--- Start ---

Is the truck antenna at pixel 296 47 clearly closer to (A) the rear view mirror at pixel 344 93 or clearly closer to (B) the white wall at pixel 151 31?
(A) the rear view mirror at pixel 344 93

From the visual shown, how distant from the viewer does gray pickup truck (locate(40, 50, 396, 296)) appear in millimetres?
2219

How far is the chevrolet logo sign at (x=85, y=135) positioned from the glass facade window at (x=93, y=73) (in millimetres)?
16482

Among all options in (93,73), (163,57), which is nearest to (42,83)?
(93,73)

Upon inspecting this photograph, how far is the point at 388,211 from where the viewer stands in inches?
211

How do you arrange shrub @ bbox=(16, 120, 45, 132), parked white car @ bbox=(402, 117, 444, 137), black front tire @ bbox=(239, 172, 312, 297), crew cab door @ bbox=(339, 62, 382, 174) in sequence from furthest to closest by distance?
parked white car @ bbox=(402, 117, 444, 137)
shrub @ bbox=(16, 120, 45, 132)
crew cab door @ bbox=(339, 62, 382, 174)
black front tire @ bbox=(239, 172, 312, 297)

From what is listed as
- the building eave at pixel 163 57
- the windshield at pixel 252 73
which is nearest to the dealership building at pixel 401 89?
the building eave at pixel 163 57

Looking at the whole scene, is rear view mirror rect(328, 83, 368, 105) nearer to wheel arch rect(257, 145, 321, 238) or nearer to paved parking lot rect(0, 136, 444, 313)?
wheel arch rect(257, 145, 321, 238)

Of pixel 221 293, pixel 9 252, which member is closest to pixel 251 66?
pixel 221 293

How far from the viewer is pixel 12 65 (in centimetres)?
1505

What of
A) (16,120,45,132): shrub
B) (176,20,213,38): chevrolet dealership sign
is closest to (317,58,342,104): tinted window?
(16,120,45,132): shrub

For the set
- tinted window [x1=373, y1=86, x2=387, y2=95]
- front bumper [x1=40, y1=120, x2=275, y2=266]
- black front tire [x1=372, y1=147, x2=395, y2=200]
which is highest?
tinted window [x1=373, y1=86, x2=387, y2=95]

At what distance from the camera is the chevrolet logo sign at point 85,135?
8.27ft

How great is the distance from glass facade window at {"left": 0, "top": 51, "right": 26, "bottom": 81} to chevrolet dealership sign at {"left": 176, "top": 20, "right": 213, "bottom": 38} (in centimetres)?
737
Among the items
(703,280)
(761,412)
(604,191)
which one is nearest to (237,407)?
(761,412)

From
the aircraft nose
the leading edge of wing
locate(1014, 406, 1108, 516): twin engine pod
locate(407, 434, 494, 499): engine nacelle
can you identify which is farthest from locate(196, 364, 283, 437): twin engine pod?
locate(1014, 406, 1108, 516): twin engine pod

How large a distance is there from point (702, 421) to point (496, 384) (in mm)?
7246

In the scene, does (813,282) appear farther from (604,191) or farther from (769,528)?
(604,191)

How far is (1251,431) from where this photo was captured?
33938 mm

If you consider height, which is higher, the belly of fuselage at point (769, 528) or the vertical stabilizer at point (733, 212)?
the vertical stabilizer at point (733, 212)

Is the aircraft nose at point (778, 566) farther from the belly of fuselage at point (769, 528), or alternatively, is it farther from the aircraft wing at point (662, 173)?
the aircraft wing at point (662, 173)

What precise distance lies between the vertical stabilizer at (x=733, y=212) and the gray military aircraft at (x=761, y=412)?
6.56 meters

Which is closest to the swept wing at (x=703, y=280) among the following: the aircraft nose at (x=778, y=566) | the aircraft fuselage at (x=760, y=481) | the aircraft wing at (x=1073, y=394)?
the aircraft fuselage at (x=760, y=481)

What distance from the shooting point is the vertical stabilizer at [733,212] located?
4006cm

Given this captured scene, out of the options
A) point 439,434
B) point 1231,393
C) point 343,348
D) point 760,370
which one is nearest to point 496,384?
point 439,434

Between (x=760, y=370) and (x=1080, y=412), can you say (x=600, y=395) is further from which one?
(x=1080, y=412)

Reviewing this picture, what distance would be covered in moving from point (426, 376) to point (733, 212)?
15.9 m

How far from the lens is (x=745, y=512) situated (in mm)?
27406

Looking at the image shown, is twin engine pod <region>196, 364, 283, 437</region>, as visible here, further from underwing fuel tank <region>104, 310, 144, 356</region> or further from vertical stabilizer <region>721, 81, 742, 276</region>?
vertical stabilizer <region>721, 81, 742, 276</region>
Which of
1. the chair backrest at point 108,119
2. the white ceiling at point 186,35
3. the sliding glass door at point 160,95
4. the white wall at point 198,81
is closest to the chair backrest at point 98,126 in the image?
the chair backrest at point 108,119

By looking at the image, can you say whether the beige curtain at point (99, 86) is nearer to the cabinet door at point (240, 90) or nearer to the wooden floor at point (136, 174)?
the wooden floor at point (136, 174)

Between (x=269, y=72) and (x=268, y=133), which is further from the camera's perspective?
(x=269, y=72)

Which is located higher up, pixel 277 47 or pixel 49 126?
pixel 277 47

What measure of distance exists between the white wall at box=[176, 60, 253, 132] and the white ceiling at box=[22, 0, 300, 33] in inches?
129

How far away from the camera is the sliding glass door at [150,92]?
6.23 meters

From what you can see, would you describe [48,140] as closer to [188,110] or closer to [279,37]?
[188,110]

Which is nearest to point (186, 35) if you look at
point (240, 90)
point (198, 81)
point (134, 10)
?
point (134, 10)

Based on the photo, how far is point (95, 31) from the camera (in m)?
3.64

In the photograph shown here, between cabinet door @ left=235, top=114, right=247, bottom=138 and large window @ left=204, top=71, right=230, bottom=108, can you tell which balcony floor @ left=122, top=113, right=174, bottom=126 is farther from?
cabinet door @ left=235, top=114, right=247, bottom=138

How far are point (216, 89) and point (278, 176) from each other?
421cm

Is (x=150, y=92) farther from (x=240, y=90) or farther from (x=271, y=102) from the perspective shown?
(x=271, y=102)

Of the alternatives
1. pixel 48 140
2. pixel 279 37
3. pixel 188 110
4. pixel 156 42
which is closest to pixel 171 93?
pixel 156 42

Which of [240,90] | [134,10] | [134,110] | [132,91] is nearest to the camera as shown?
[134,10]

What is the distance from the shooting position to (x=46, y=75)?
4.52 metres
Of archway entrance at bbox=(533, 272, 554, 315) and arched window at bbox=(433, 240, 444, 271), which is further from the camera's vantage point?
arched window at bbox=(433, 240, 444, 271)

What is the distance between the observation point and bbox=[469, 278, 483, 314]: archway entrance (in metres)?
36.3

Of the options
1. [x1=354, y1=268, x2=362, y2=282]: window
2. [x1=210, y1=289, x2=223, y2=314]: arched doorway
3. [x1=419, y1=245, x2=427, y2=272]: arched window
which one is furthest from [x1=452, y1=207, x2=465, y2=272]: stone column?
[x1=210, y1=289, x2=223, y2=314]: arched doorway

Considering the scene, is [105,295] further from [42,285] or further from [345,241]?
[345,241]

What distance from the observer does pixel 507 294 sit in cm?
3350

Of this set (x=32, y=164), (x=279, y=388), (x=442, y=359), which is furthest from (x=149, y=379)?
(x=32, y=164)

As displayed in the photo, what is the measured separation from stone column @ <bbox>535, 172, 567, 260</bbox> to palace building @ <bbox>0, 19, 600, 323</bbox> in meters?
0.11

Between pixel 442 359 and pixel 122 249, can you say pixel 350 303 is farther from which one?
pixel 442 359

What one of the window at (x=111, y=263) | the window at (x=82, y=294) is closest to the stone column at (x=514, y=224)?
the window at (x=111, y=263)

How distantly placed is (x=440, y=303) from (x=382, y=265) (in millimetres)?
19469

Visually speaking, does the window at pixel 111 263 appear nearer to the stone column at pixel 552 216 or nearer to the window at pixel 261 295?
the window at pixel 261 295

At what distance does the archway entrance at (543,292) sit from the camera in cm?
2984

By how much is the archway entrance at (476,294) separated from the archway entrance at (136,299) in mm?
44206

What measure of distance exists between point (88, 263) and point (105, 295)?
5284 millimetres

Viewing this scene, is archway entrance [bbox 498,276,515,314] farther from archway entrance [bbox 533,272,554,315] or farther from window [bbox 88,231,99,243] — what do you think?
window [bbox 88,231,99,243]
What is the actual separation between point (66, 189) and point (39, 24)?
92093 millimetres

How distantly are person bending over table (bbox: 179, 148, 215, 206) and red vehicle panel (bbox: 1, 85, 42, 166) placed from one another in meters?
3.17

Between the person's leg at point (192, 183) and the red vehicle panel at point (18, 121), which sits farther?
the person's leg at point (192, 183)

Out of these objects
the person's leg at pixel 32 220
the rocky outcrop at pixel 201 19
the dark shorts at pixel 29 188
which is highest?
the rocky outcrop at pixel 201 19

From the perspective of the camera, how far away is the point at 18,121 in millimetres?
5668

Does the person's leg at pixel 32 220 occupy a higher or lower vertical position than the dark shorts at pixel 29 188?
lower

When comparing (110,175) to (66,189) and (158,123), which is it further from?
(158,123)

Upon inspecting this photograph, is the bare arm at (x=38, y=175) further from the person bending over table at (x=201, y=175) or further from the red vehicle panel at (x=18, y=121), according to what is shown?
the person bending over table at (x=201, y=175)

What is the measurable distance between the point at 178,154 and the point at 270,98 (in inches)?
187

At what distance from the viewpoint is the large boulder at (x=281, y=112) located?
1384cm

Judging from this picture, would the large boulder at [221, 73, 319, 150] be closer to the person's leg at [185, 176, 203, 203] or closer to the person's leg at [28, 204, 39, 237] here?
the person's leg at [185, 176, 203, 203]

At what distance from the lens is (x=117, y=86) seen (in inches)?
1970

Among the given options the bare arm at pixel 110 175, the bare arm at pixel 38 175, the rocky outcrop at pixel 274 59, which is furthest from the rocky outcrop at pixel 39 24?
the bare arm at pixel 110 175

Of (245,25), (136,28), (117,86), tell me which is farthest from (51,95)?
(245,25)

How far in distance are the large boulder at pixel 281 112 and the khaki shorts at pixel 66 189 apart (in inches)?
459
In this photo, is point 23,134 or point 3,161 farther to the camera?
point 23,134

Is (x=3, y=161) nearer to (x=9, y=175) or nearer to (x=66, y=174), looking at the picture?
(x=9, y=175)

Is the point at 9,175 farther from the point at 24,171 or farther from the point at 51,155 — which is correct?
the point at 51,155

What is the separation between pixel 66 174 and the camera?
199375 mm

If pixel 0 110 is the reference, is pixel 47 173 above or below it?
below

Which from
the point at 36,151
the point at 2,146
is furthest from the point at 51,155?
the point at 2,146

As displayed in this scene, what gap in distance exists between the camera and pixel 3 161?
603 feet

--- End ---

Set exercise: The line containing "In this photo, is" and every line after it, through the end of the records, should be repeated exactly and alone.

Task result:
In this photo, is point 23,134 or point 3,161 farther to the camera?
point 23,134

Is (x=3, y=161) nearer to (x=9, y=175) or nearer to (x=66, y=174), looking at the picture?
(x=9, y=175)

Is the point at 9,175 farther from the point at 24,171 or farther from the point at 51,155 — which is correct?
the point at 51,155

What is the separation between pixel 66 174 and the camera?
199375 mm

If pixel 0 110 is the reference, is pixel 47 173 above or below it?
below

Which from
the point at 36,151
the point at 2,146
is furthest from the point at 51,155?
the point at 2,146

As displayed in this scene, what gap in distance exists between the camera and pixel 3 161?
603 feet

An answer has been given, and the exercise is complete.